Il linguaggio, strumento di elezione della coscienza, è anch’esso prodotto di processi inconsci. Non si pianifica consciamente la grammatica su cui un discorso s’intesse, non vi è abbastanza tempo e la coscienza è tra tutti i processi neurali “l’ultimo a sapere delle cose”. Un esempio pratico di quanto si sta dicendo è la situazione di un individuo che provi a parlare una lingua straniera, quando insomma è un competente consapevole: l’elaborazione di un periodo di senso compiuto sarà il risultato di un pensiero cosciente che richiederà concentrazione per la ricerca di ciò che si è appreso in precedenza. Lo stesso ovviamente non avviene se si elabora un periodo nella propria lingua madre in cui si ha raggiunto un livello di competenza inconsapevole. Detto questo sembra che Skinner avesse ragione quando disse che la Stein esprimeva nella sua prosa le automatiche risposte verbali che abbiamo davanti a specifici stimoli, la sua arte dunque non era che un riflesso involontario.
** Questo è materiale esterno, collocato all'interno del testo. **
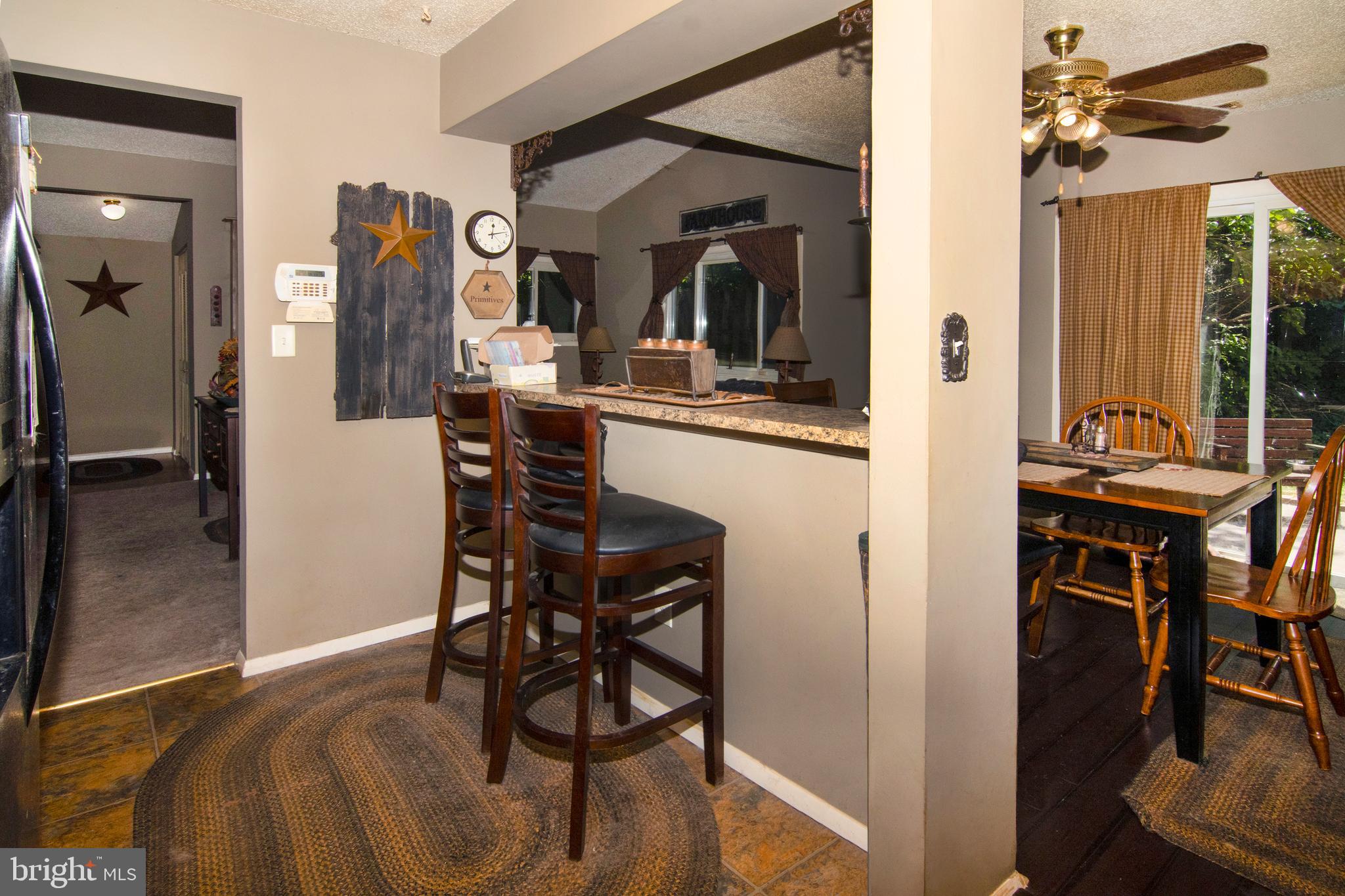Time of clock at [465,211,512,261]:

Gertrude Stein obbiettò la frase di Skinner affermando di arrivare a frasi come “una rosa tagliata rosa, un crollo ed un buco venduto, un po’ meno caldo” grazie a un eccesso di coscienza, l’extra-coscienza. Eppure se Dostoevskij afferma che “è proprio […] nella perfetta consapevolezza di ogni cosa che sta l’ebbrezza”, Gertrude Stein ha dovuto infine ritenersi sconfitta. Vittoriosa ne uscì la linguistica di Chomsky. Il concetto è semplice: la struttura del linguaggio fa parte della struttura del cervello. Le parole vengono disposte su binari che il nostro cervello traccia inconsciamente.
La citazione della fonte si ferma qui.